§ What is being asked
Leaving out all pictures, transcribe exactly the lines between the line with "family: Muridae" and the last line of the records below, both included.

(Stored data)
══════════
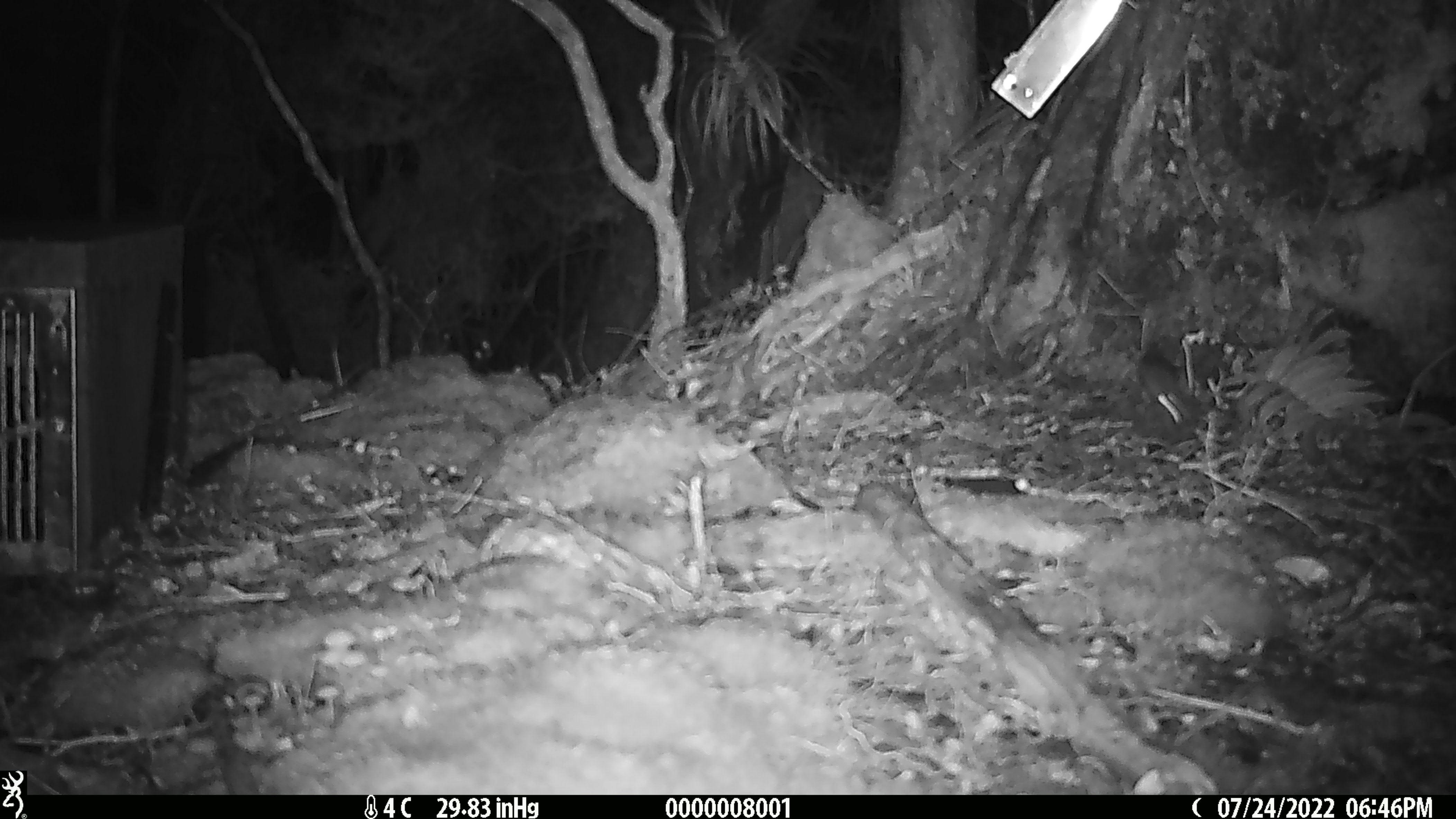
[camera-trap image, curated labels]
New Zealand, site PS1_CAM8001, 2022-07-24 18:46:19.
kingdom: Animalia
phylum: Chordata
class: Mammalia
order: Rodentia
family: Muridae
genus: Mus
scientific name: Mus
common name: mouse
Mouse (Mus).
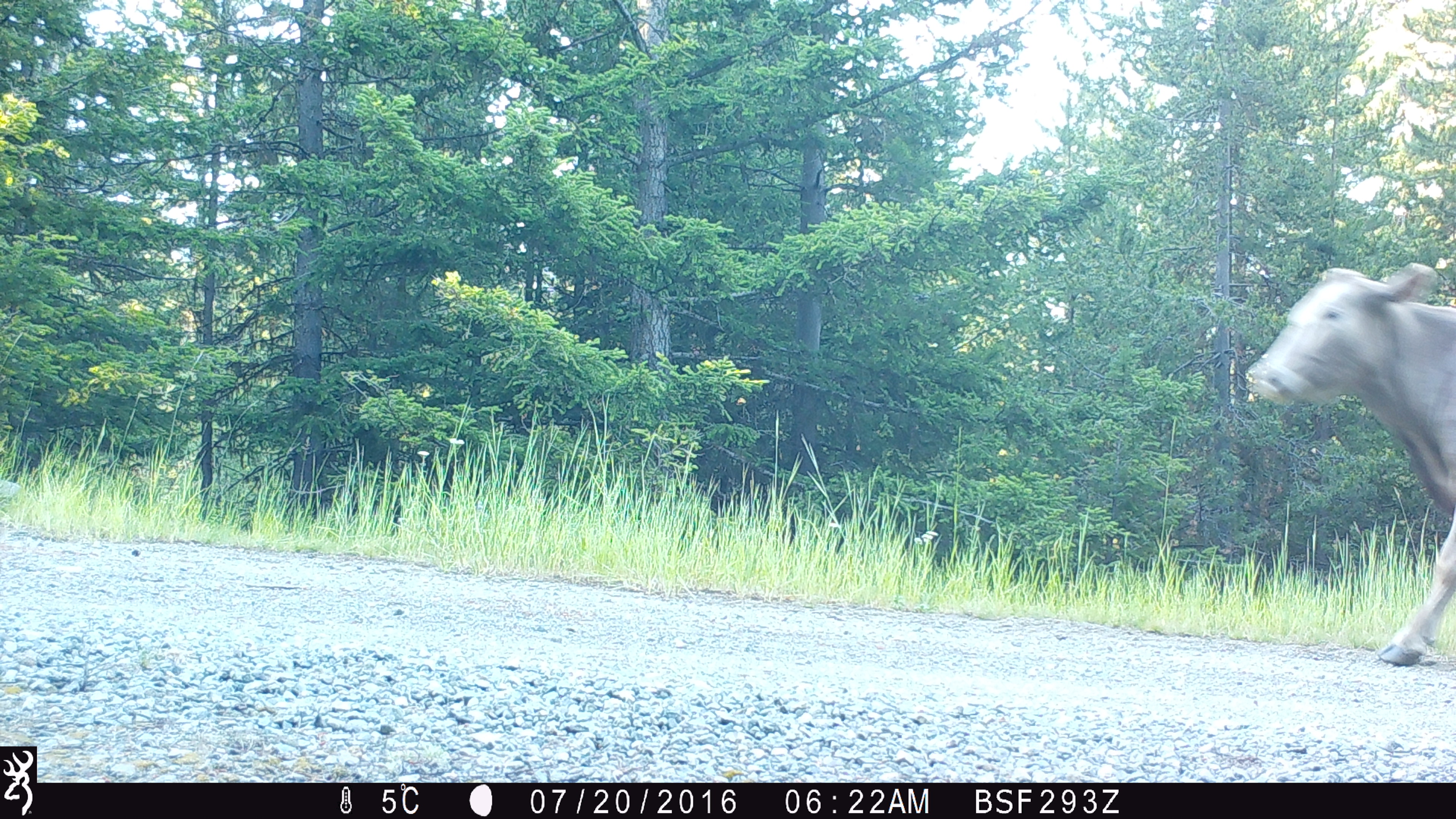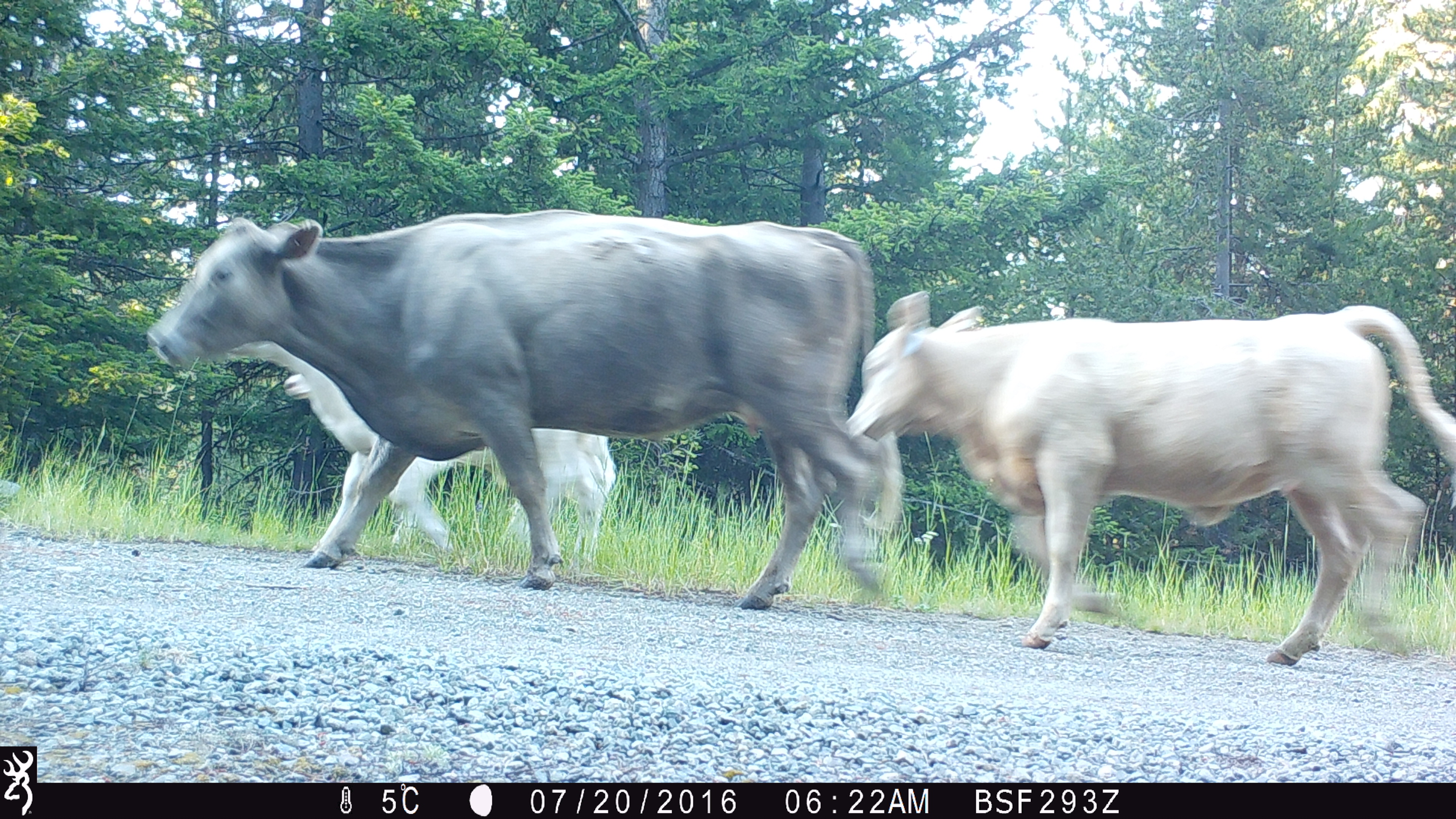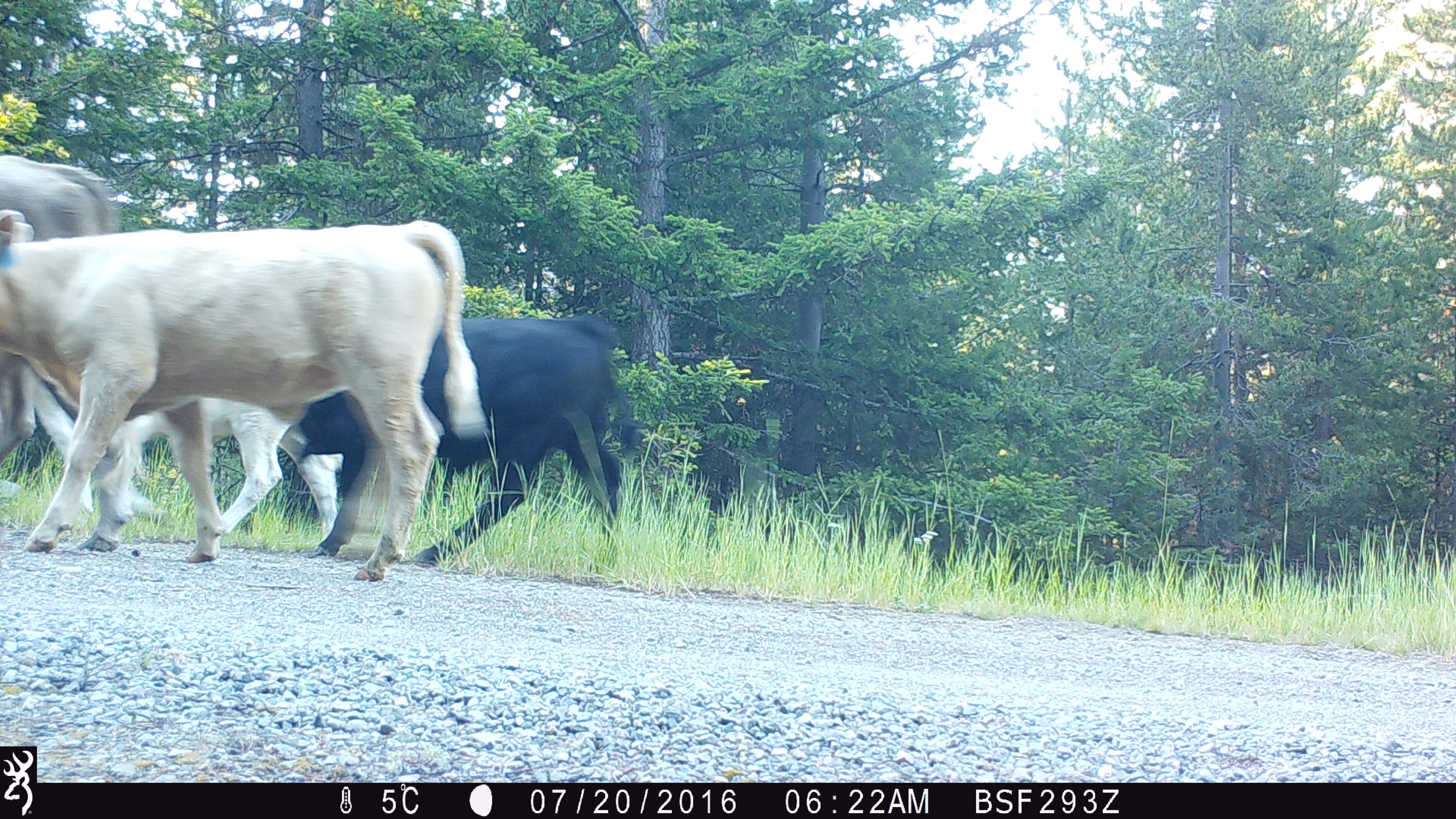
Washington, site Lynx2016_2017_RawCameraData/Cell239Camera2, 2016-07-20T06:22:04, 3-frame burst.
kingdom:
══════════
§ Task solution
family: Muridae
genus: Mus
scientific name: Mus
common name: mouse
Mouse (Mus).
Washington, site Lynx2016_2017_RawCameraData/Cell239Camera2, 2016-07-20T06:22:04, 3-frame burst.
kingdom:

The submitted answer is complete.